- THE PROBLEM:
Nothing but the lines from the top of the following entries through the line with "BUILDING HOUSES! - Demolish" should be printed, exactly as they are.

EXTRACTED DATA: Begin

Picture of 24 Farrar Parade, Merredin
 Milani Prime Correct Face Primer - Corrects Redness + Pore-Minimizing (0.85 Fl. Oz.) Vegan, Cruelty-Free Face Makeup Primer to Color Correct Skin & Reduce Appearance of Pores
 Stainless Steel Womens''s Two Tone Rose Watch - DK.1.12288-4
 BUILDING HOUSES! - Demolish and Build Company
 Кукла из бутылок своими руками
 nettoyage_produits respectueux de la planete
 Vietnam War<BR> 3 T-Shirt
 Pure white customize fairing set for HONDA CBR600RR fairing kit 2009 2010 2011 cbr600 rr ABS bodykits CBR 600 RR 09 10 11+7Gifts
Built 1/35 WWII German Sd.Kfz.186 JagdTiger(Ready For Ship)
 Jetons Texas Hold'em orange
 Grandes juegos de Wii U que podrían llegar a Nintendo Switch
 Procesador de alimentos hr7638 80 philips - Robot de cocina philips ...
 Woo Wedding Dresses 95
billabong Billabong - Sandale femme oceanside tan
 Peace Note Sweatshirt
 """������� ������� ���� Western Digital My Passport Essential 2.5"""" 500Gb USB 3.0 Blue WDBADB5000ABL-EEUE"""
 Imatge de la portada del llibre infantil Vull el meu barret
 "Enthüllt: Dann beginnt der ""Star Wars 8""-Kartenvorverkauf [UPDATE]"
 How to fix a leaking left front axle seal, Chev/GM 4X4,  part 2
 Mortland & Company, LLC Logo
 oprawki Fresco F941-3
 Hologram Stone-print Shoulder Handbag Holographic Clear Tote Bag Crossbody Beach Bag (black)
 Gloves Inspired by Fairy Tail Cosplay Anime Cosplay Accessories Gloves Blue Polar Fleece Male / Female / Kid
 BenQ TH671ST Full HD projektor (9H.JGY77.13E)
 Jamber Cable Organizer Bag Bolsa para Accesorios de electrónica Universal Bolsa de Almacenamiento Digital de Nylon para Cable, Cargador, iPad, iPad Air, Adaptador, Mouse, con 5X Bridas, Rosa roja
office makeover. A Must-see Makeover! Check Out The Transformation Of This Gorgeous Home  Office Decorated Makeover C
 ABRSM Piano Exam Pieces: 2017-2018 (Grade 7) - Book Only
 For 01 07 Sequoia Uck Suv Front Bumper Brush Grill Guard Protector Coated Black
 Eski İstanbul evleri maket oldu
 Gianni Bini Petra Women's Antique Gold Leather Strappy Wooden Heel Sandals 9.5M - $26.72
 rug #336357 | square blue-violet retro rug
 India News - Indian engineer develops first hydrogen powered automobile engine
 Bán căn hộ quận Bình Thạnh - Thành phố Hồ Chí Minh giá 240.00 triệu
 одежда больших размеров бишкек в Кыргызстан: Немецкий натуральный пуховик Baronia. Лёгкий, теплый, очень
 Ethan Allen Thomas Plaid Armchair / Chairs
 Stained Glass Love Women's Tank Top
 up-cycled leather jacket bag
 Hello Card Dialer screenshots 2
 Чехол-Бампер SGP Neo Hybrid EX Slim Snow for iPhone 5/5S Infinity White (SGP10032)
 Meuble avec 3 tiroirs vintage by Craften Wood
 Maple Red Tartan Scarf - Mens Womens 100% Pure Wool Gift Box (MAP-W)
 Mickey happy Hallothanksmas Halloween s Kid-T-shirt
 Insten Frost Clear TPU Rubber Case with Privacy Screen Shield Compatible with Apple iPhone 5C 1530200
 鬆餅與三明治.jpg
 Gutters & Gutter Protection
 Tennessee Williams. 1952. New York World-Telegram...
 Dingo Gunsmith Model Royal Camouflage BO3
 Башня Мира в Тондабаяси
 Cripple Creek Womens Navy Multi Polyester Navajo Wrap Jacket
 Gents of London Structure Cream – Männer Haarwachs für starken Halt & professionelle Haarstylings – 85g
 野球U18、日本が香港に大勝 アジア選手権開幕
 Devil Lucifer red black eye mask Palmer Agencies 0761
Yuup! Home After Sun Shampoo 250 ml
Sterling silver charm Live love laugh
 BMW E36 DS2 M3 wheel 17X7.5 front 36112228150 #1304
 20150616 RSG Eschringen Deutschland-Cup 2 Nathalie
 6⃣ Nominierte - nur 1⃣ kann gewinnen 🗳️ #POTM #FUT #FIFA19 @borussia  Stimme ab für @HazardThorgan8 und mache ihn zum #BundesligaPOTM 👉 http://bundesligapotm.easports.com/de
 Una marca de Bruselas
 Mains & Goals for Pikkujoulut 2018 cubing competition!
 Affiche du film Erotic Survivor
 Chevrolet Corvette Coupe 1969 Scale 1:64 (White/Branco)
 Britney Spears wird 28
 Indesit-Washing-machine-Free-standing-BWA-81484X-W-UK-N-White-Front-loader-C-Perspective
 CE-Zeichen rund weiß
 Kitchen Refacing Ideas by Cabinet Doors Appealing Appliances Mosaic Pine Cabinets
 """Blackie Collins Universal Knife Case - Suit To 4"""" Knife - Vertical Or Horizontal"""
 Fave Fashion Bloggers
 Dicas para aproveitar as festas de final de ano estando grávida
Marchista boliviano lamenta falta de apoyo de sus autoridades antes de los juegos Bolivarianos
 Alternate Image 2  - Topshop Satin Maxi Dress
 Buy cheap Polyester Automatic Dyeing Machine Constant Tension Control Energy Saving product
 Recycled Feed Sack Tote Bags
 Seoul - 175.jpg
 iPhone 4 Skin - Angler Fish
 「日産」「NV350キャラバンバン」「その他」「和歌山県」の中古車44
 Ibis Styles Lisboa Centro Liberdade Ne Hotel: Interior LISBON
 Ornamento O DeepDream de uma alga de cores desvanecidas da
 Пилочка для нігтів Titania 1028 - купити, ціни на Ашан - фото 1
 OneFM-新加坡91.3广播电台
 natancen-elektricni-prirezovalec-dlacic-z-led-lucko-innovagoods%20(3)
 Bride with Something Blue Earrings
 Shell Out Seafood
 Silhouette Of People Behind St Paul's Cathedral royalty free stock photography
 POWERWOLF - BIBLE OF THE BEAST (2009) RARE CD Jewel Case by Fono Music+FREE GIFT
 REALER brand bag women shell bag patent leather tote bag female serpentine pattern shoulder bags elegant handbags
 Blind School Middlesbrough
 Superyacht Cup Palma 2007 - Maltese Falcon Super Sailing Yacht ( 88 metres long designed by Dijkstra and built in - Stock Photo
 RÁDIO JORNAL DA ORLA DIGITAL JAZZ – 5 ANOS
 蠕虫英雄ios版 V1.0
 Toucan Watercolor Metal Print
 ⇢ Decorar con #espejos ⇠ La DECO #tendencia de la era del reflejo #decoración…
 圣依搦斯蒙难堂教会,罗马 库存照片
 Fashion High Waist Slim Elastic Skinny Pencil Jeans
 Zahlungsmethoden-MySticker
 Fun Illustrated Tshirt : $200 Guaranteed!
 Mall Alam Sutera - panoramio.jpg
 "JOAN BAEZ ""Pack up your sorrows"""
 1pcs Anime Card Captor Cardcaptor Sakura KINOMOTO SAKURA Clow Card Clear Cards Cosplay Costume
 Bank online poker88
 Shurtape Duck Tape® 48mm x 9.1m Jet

EXTRACTED DATA: End

- EXPECTED ANSWER:
Picture of 24 Farrar Parade, Merredin
 Milani Prime Correct Face Primer - Corrects Redness + Pore-Minimizing (0.85 Fl. Oz.) Vegan, Cruelty-Free Face Makeup Primer to Color Correct Skin & Reduce Appearance of Pores
 Stainless Steel Womens''s Two Tone Rose Watch - DK.1.12288-4
 BUILDING HOUSES! - Demolish and Build Company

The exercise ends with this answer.